[RECORDED DATA]

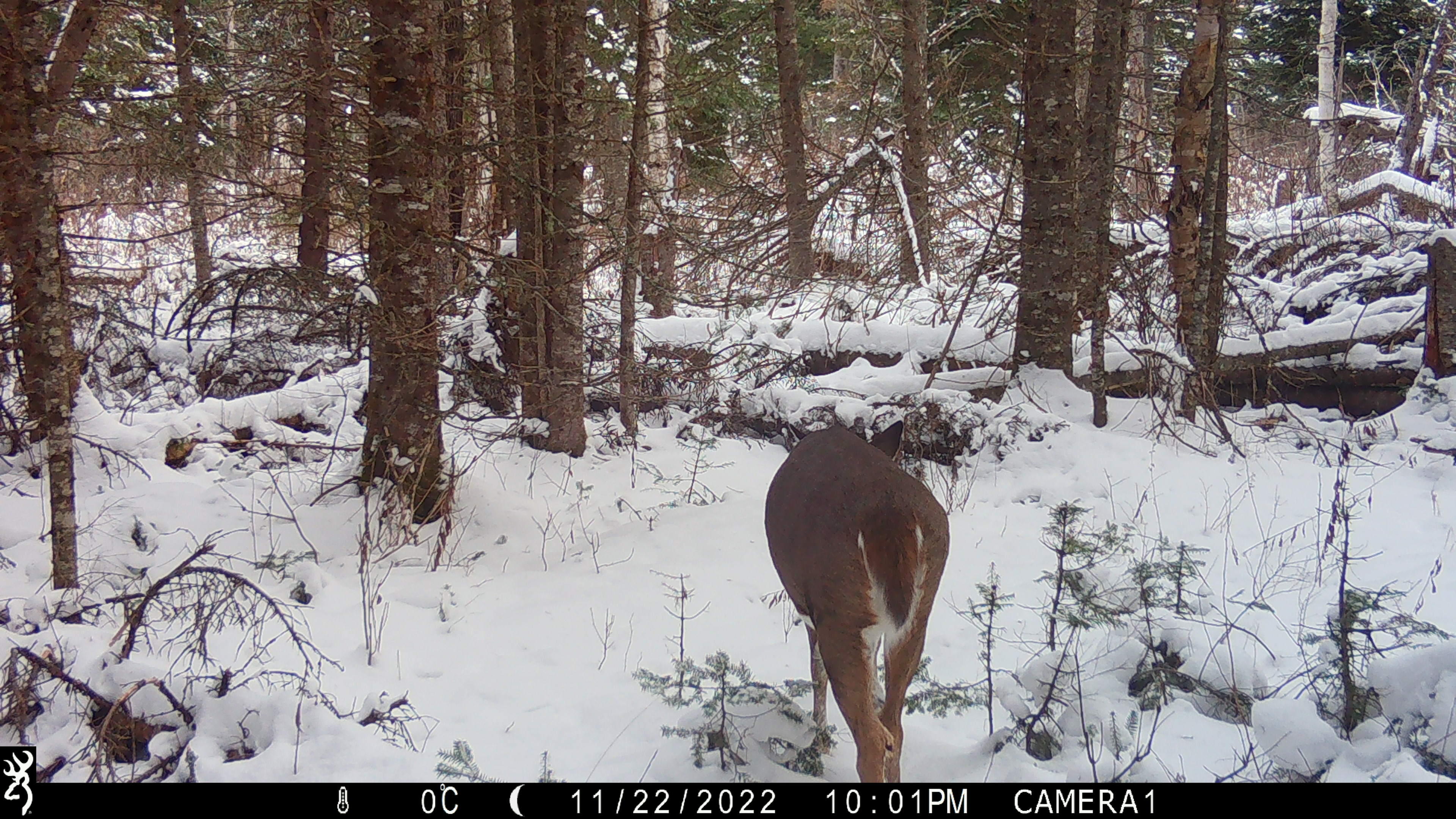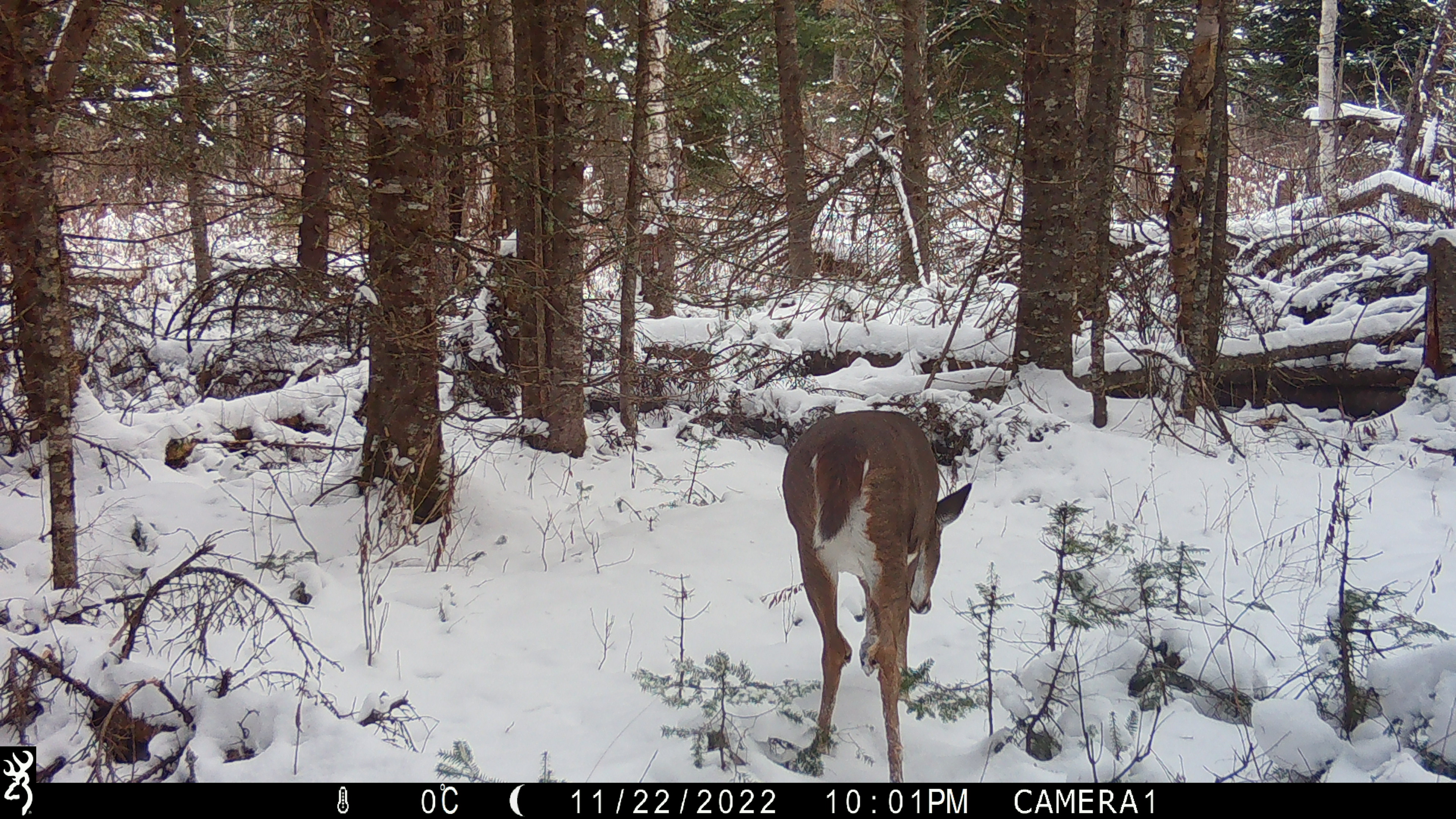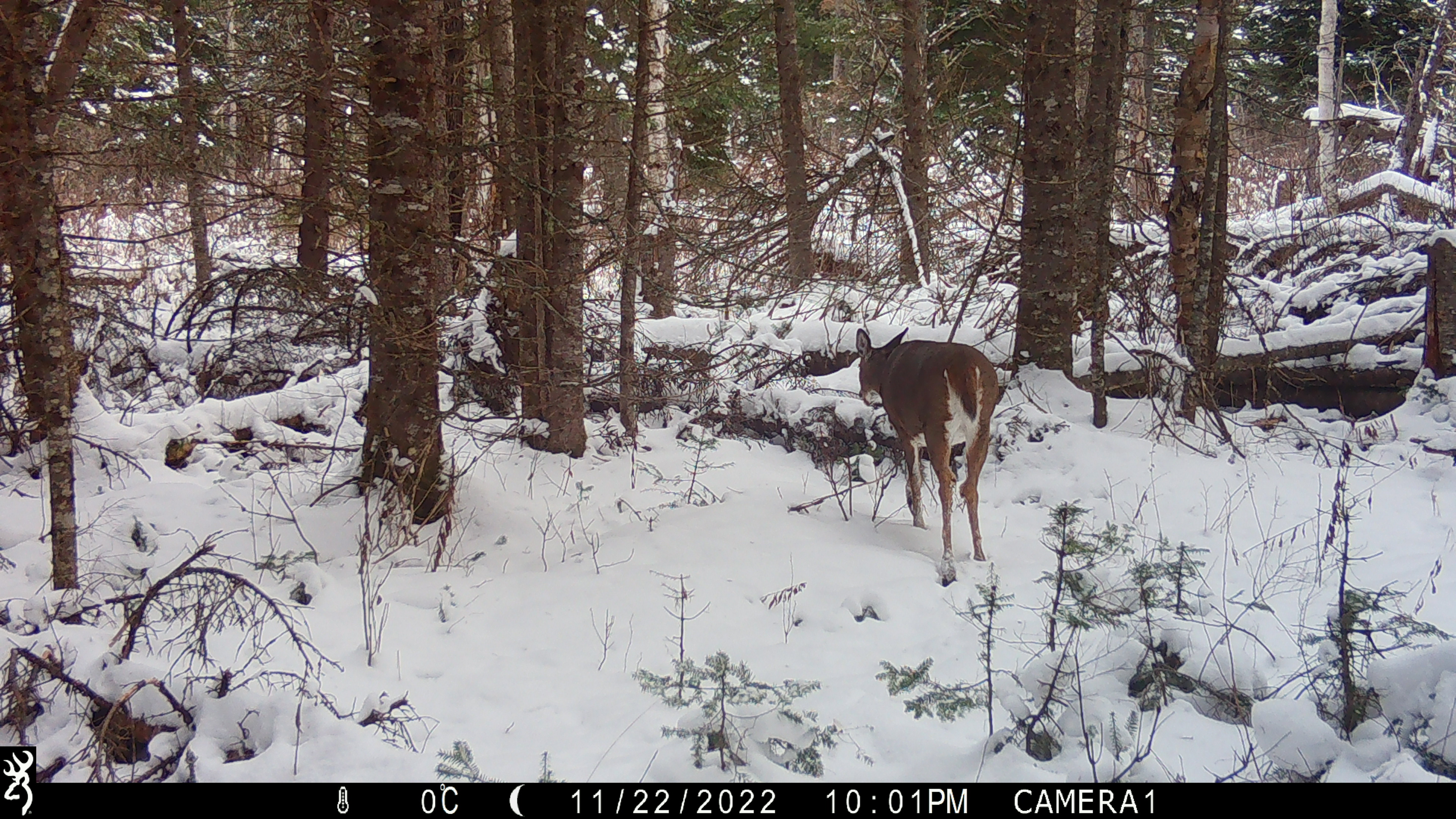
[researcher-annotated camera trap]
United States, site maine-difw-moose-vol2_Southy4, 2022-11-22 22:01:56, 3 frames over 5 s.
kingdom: Animalia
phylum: Chordata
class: Mammalia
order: Artiodactyla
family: Cervidae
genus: Odocoileus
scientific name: Odocoileus virginianus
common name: white-tailed deer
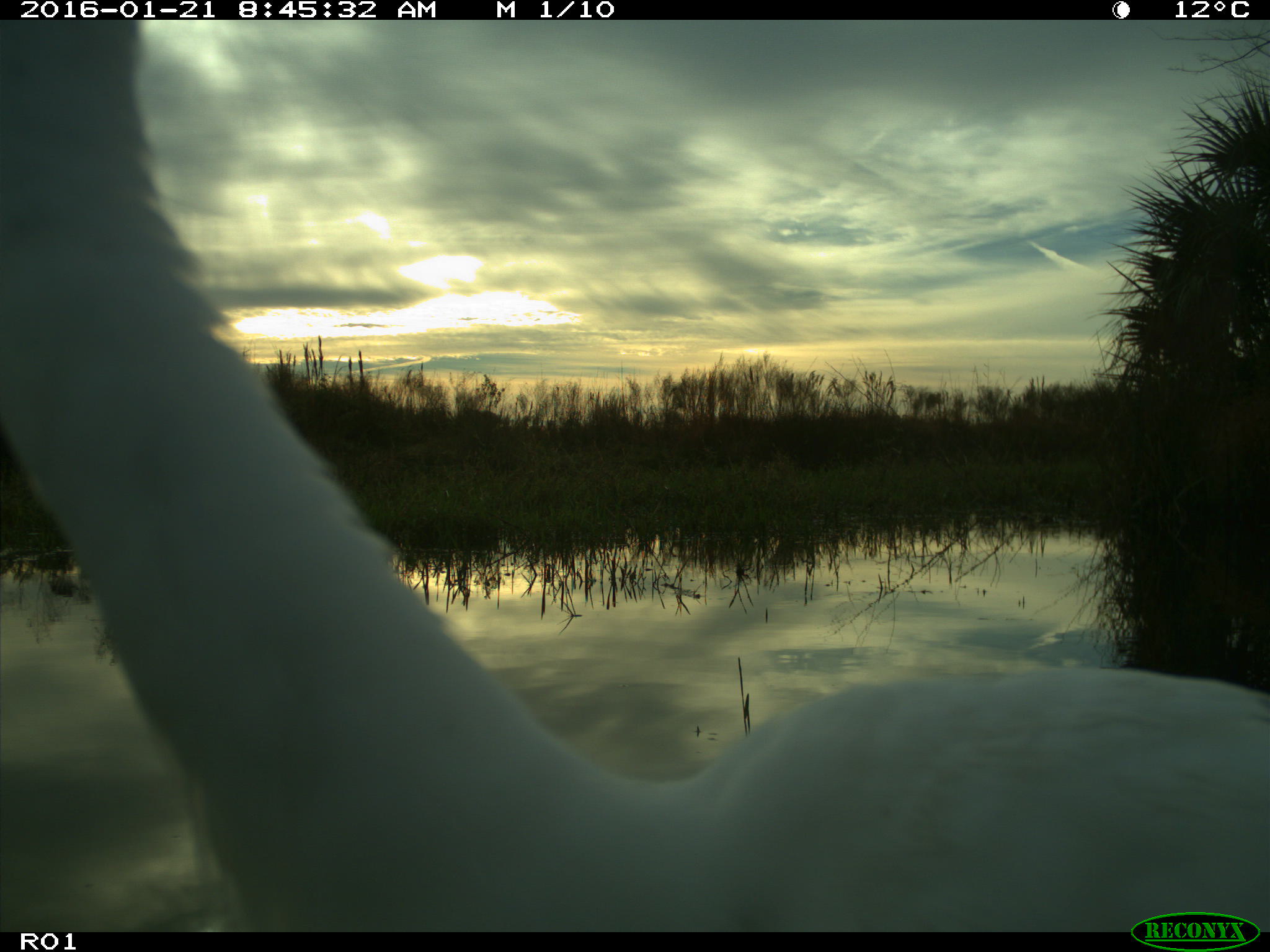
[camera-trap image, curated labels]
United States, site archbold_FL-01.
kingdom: Animalia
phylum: Chordata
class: Aves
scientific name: Aves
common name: birds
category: unidentified bird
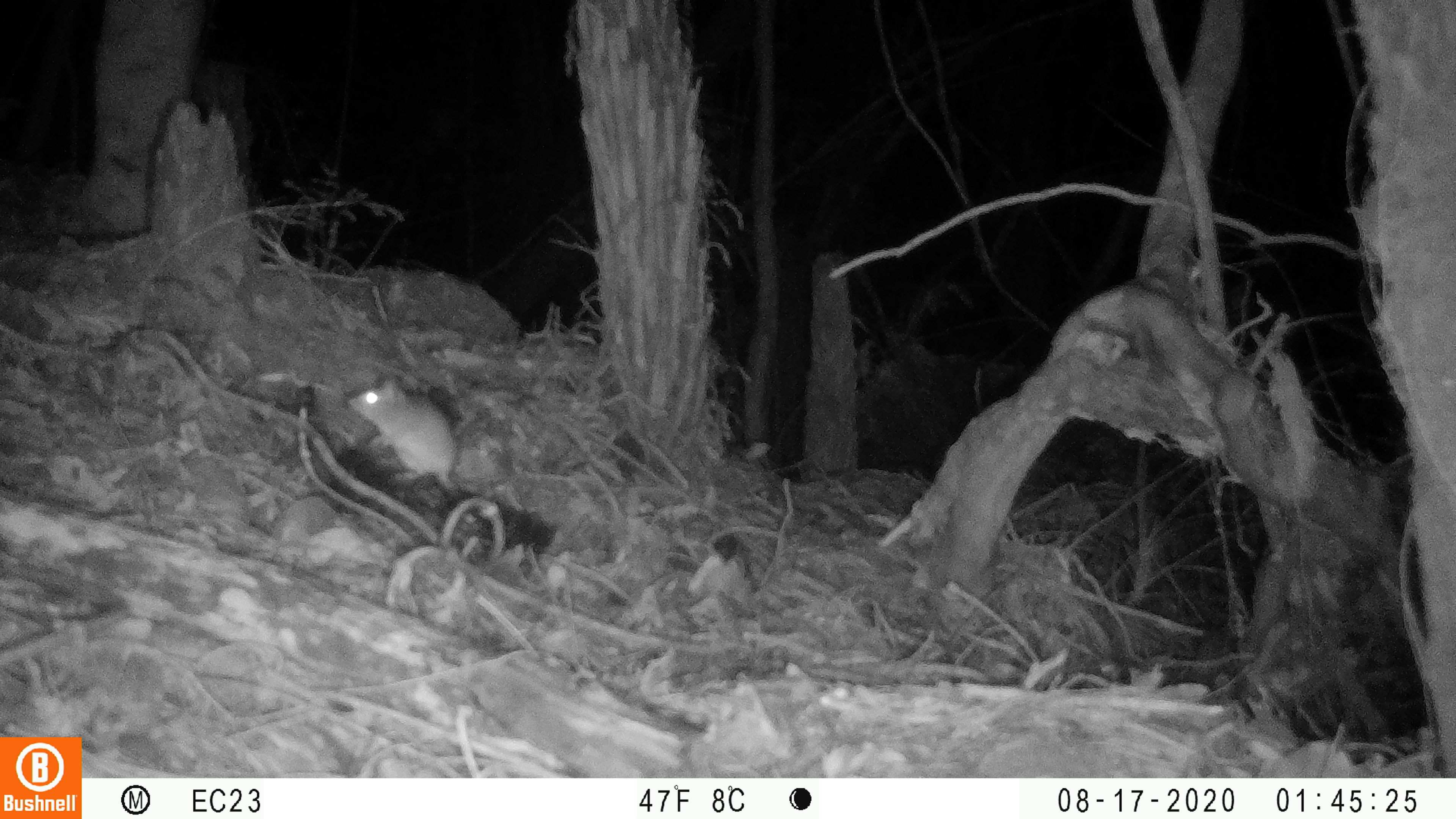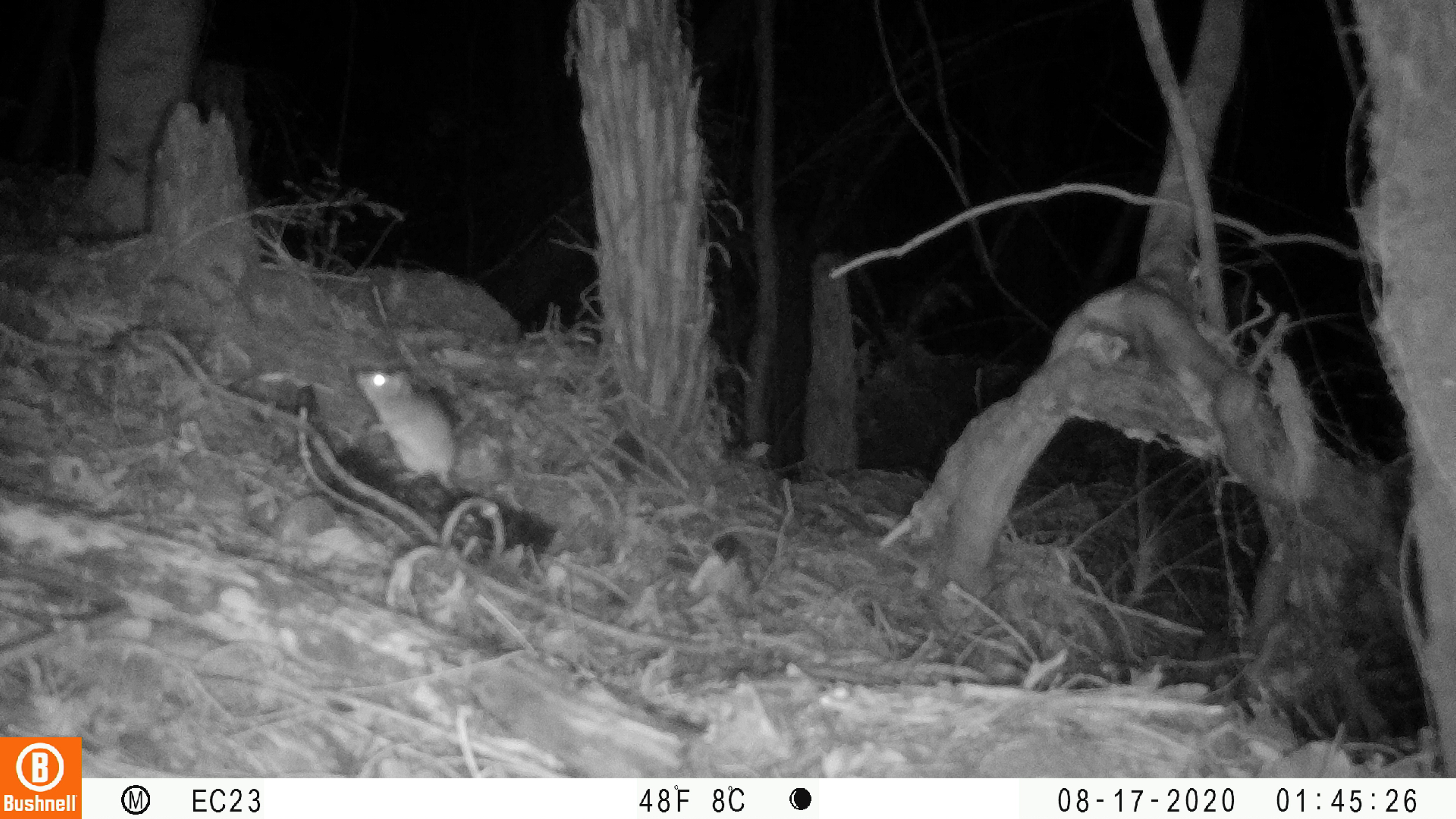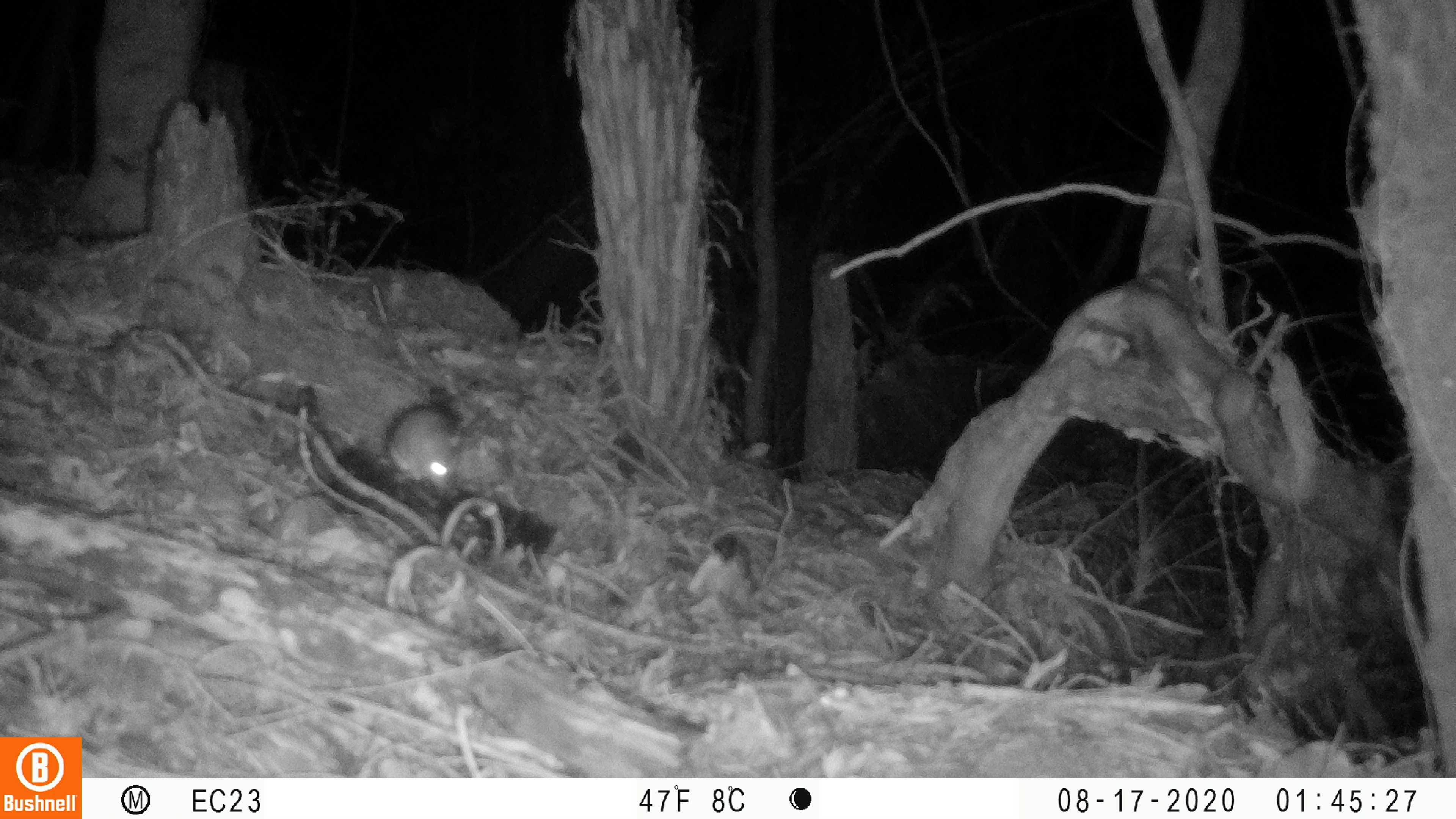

[EXERCISE DIRECTIONS]
A word-for-word copy is needed of the lines from the line with "order: Artiodactyla" through the last line of the entries above, with both ends kept and the pictures dropped.

[COMPLETED TASK]
order: Artiodactyla
family: Cervidae
genus: Odocoileus
scientific name: Odocoileus virginianus
common name: white-tailed deer
[camera-trap image, curated labels]
United States, site archbold_FL-01.
kingdom: Animalia
phylum: Chordata
class: Aves
scientific name: Aves
common name: birds
category: unidentified bird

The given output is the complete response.